ILSVRC 2012, commonly known as 'ImageNet' is an image dataset organized according to the WordNet hierarchy. Each meaningful concept in WordNet, possibly described by multiple words or word phrases, is called a "synonym set" or "synset". There are more than 100,000 synsets in WordNet, majority of them are nouns (80,000+). In ImageNet, we aim to provide on average 1000 images to illustrate each synset. Images of each concept are quality-controlled and human-annotated. In its completion, we hope ImageNet will offer tens of millions of cleanly sorted images for most of the concepts in the WordNet hierarchy.
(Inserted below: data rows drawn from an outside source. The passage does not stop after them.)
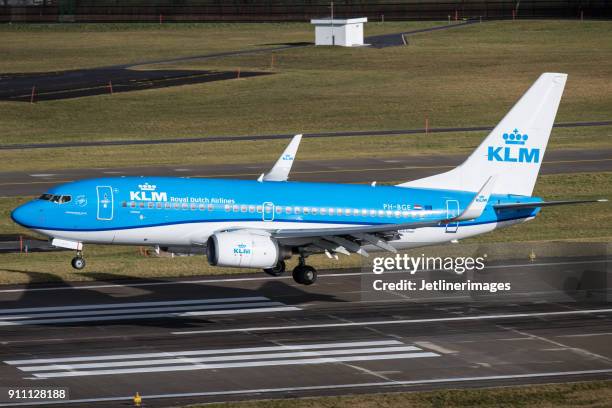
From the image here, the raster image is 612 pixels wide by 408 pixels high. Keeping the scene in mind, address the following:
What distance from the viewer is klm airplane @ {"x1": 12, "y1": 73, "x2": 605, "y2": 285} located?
51906 mm

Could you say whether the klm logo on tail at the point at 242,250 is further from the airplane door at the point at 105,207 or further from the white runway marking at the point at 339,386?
the white runway marking at the point at 339,386

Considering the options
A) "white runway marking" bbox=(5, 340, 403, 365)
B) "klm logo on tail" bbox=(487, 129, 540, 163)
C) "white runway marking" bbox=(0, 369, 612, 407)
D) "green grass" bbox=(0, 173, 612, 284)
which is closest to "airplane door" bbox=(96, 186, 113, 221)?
"green grass" bbox=(0, 173, 612, 284)

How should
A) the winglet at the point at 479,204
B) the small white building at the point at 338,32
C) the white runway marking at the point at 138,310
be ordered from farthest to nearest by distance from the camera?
the small white building at the point at 338,32, the winglet at the point at 479,204, the white runway marking at the point at 138,310

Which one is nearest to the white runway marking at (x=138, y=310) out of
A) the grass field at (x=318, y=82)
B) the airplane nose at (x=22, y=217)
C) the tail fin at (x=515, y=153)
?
the airplane nose at (x=22, y=217)

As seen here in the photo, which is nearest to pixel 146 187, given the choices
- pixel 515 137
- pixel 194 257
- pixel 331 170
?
pixel 194 257

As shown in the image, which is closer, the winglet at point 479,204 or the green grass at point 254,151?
the winglet at point 479,204

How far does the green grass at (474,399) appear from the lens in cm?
3809

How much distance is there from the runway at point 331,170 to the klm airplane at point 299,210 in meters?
30.0

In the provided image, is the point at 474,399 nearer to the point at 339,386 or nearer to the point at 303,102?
the point at 339,386

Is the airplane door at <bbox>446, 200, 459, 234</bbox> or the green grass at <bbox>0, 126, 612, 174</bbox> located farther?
the green grass at <bbox>0, 126, 612, 174</bbox>

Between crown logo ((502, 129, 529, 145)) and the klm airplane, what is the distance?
0.05 m

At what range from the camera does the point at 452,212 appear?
56.4 meters

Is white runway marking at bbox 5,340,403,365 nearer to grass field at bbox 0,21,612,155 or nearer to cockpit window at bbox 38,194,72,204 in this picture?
cockpit window at bbox 38,194,72,204

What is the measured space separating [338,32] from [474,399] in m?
130
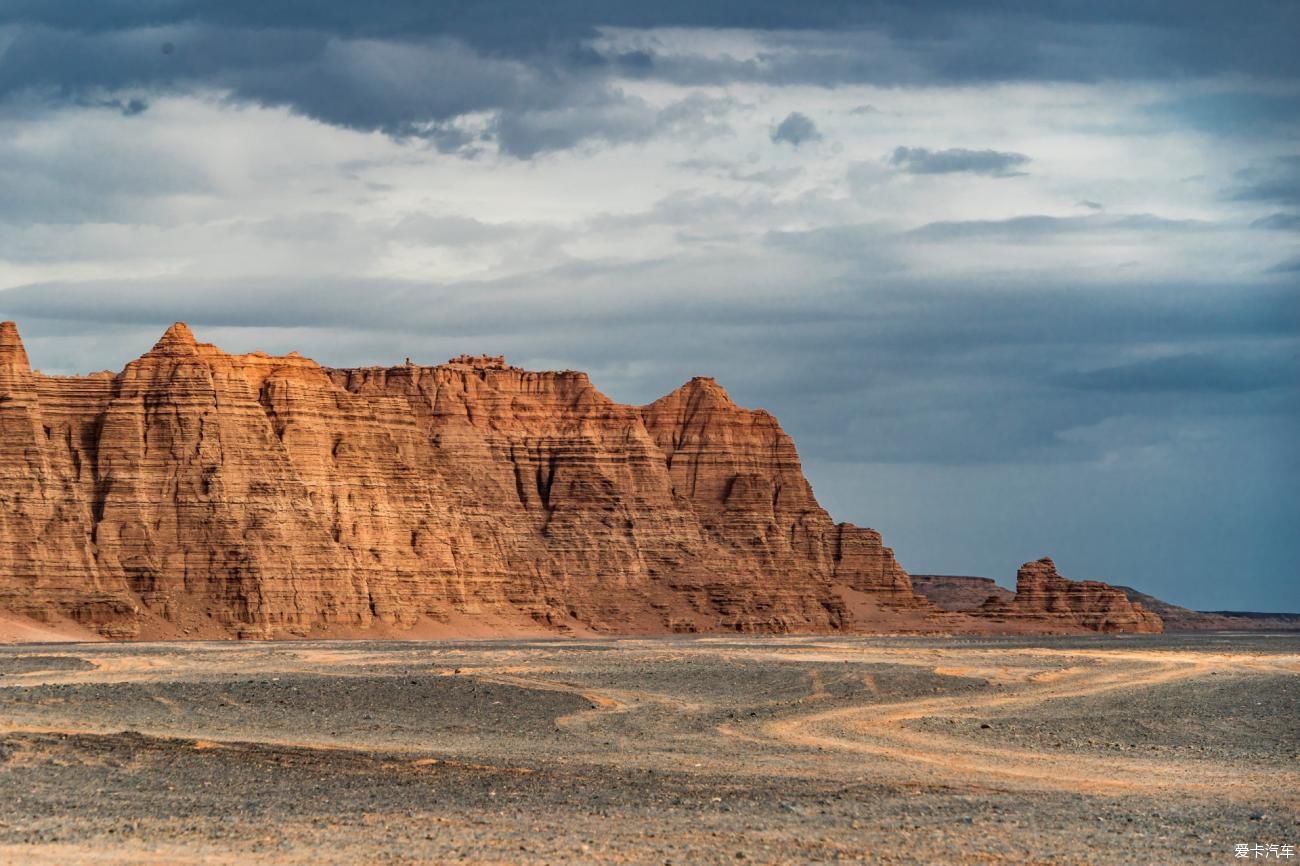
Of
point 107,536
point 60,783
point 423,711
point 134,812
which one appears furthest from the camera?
point 107,536

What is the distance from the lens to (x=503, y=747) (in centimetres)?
3481

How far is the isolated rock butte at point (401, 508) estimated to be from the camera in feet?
330

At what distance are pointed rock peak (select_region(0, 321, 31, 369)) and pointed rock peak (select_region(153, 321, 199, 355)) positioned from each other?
28.3ft

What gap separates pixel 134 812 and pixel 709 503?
428 feet

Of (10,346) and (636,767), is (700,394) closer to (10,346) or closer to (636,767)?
(10,346)

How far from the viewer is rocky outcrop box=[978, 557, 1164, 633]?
16238 centimetres

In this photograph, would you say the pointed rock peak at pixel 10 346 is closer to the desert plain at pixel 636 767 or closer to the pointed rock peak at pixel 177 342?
the pointed rock peak at pixel 177 342

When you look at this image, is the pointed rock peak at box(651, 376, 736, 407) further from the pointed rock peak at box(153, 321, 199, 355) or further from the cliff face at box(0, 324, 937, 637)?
the pointed rock peak at box(153, 321, 199, 355)

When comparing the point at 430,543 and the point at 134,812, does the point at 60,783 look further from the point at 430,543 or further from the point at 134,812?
the point at 430,543

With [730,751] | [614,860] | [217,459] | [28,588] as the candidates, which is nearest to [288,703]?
[730,751]

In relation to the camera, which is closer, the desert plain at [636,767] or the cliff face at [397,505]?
the desert plain at [636,767]

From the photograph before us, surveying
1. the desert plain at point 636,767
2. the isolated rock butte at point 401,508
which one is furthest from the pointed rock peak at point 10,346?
the desert plain at point 636,767

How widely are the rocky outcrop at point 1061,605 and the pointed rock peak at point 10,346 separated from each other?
8806cm

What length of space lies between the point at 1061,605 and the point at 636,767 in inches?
5509
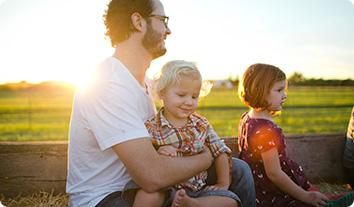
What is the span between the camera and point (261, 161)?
8.30 feet

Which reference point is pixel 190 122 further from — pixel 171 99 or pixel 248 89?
pixel 248 89

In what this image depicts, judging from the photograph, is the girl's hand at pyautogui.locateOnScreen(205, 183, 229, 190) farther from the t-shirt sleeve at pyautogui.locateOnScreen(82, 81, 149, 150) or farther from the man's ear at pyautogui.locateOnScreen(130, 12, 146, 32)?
the man's ear at pyautogui.locateOnScreen(130, 12, 146, 32)

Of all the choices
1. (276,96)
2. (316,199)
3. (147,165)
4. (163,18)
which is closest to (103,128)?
(147,165)

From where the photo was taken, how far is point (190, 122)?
2127mm

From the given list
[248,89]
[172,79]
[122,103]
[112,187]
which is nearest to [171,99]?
[172,79]

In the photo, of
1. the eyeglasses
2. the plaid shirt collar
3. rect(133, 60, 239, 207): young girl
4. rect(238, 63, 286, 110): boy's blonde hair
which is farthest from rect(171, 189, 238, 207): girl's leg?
the eyeglasses

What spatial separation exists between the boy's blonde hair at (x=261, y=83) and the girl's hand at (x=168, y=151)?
0.75 metres

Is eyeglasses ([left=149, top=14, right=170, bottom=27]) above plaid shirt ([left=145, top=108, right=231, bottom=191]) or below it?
above

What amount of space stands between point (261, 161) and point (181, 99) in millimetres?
744

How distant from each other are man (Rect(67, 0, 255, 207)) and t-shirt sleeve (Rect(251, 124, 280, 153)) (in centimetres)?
22

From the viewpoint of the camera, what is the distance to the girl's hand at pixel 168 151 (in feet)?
6.38

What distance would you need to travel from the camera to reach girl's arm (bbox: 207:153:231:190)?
2.12 meters

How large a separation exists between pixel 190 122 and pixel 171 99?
151mm

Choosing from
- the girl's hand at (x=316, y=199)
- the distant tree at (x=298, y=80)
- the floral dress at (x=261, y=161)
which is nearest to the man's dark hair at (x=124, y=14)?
the floral dress at (x=261, y=161)
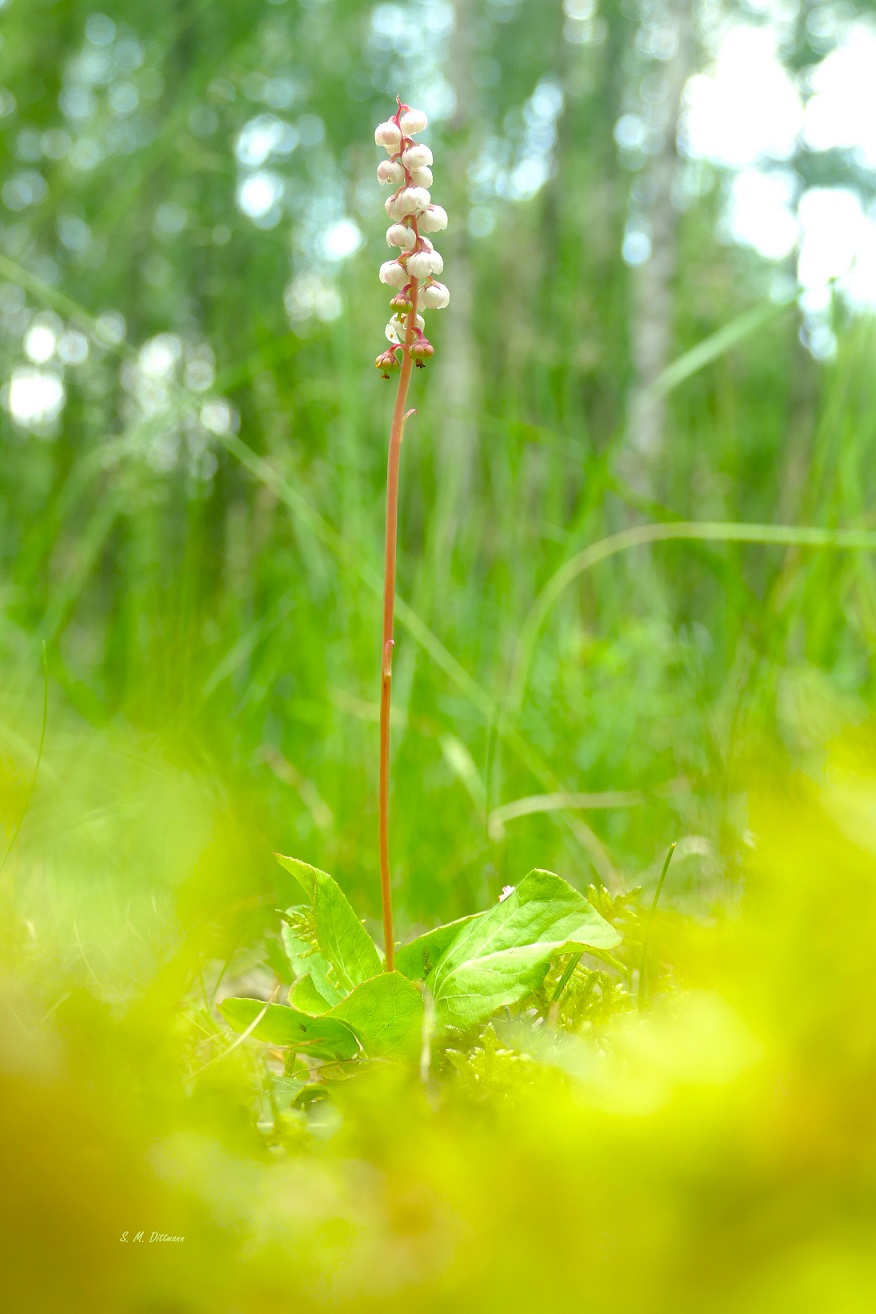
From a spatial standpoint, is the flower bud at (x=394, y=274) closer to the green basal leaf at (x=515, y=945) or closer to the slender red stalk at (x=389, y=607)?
the slender red stalk at (x=389, y=607)

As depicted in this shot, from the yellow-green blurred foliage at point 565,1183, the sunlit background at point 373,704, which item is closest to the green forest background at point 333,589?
the sunlit background at point 373,704

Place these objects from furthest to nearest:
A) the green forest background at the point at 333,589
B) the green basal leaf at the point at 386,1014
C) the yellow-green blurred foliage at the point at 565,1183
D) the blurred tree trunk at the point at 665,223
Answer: the blurred tree trunk at the point at 665,223 → the green forest background at the point at 333,589 → the green basal leaf at the point at 386,1014 → the yellow-green blurred foliage at the point at 565,1183

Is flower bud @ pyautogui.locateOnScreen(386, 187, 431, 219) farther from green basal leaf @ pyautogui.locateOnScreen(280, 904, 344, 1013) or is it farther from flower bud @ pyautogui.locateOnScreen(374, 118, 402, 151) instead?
green basal leaf @ pyautogui.locateOnScreen(280, 904, 344, 1013)

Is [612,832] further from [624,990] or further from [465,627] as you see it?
[624,990]

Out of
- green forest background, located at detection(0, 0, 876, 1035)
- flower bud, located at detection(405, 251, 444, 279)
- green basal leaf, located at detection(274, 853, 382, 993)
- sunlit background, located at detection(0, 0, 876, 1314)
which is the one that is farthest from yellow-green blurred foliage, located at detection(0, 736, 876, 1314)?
flower bud, located at detection(405, 251, 444, 279)

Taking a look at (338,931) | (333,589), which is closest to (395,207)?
(338,931)

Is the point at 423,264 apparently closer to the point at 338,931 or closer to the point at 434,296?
the point at 434,296

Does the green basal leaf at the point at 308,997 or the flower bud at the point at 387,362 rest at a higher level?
the flower bud at the point at 387,362
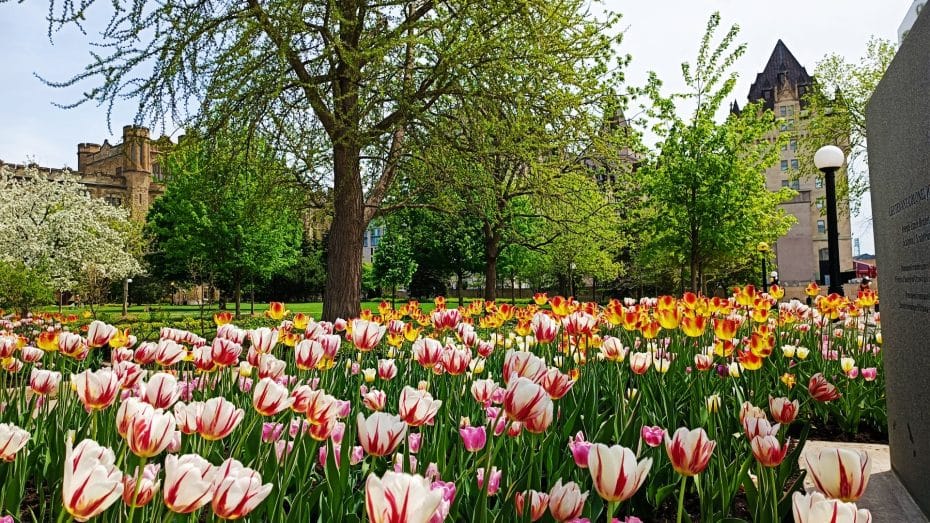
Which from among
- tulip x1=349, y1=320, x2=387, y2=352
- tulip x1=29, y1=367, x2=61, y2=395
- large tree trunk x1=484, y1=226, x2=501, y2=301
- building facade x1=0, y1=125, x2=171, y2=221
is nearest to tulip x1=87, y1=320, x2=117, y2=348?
tulip x1=29, y1=367, x2=61, y2=395

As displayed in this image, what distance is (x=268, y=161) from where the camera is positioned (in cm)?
1076

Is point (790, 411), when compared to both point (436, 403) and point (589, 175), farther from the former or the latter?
point (589, 175)

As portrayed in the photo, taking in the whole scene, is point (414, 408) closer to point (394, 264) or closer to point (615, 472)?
point (615, 472)

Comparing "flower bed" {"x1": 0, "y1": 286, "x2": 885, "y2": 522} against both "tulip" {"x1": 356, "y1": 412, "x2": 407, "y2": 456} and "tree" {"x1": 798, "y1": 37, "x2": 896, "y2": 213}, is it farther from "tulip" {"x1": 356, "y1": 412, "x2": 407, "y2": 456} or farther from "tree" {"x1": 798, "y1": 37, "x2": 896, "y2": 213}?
"tree" {"x1": 798, "y1": 37, "x2": 896, "y2": 213}

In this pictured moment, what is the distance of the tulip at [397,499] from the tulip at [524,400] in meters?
0.69

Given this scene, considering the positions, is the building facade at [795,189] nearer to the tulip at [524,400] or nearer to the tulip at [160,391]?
the tulip at [524,400]

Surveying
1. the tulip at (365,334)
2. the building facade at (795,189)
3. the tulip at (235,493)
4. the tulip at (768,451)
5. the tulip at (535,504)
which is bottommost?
the tulip at (535,504)

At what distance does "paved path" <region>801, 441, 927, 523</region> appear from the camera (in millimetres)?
2709

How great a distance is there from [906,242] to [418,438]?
7.75 feet

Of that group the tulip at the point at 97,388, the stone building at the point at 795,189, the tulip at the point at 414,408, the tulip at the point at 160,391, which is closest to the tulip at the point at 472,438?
the tulip at the point at 414,408

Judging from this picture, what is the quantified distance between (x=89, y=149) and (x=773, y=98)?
3259 inches

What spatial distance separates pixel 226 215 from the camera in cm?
2458

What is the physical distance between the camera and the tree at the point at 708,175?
1789cm

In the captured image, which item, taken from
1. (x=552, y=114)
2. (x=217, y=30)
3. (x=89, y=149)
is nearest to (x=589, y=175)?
(x=552, y=114)
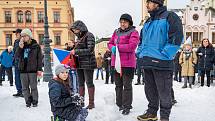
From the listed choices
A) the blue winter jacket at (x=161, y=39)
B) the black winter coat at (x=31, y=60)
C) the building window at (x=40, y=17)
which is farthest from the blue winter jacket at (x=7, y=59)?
the building window at (x=40, y=17)

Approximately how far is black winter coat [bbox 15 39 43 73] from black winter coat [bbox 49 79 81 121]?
2.42 metres

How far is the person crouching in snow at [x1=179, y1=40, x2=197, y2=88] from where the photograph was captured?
1170 cm

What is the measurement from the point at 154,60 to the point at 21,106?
3.54 meters

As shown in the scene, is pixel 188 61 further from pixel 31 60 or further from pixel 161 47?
pixel 161 47

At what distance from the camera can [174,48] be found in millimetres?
4969

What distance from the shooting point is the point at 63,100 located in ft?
15.7

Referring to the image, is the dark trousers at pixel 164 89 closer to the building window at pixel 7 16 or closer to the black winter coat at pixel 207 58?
the black winter coat at pixel 207 58

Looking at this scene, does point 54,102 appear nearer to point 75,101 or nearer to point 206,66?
point 75,101

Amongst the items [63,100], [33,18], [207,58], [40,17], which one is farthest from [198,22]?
[63,100]

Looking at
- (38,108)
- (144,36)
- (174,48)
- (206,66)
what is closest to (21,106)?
(38,108)

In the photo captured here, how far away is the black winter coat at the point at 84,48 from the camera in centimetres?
632

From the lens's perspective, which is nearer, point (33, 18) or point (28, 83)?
point (28, 83)

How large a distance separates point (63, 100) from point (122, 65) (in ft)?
5.52

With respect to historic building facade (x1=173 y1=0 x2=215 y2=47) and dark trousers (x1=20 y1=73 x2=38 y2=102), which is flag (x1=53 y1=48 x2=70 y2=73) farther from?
historic building facade (x1=173 y1=0 x2=215 y2=47)
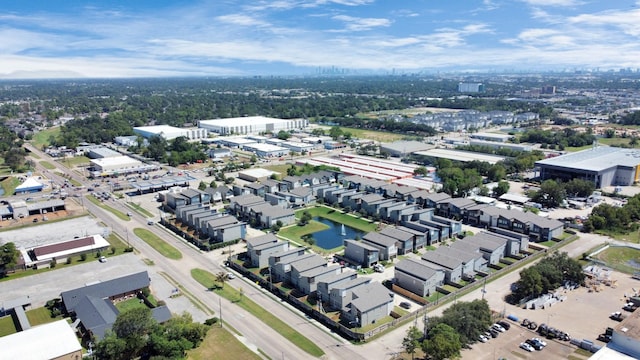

The test split contains 100K images but no labels because no labels have been publicly released. We provide support for the test split from 2012 with the minor patch released on October 10, 2019. In order to manually download this data, a user must perform the following operations:

1. Download the 2012 test split available here.
2. Download the October 10, 2019 patch. There is a Google Drive link to the patch provided on the same page.
3. Combine the two tar-balls, manually overwriting any images in the original archive with images from the patch. According to the instructions on image-net.org, this procedure overwrites just a few images.

The resulting tar-ball may then be processed by TFDS.

To assess the accuracy of a model on the ImageNet test split, one must run inference on all images in the split, export those results to a text file that must be uploaded to the ImageNet evaluation server. The maintainers of the ImageNet evaluation server permits a single user to submit up to 2 submissions per week in order to prevent overfitting.

To evaluate the accuracy on the test split, one must first create an account at image-net.org. This account must be approved by the site administrator. After the account is created, one can submit the results to the test server at https://image-net.org/challenges/LSVRC/eval_server.php The submission consists of several ASCII text files corresponding to multiple tasks. The task of interest is "Classification submission (top-5 cls error)". A sample of an exported text file looks like the following:

771 778 794 387 650
363 691 764 923 427
737 369 430 531 124
755 930 755 59 168

The export format is described in full in "readme.txt" within the 2013 development kit available here: https://image-net.org/data/ILSVRC/2013/ILSVRC2013_devkit.tgz Please see the section entitled "3.3 CLS-LOC submission format". Briefly, the format of the text file is 100,000 lines corresponding to each image in the test split. Each line of integers correspond to the rank-ordered, top 5 predictions for each test image. The integers are 1-indexed corresponding to the line number in the corresponding labels file. See labels.txt.

To use this dataset:

import tensorflow_datasets as tfds

ds = tfds.load('imagenet2012_subset', split='train')
for ex in ds.take(4):
 print(ex)

See the guide for more informations on tensorflow_datasets.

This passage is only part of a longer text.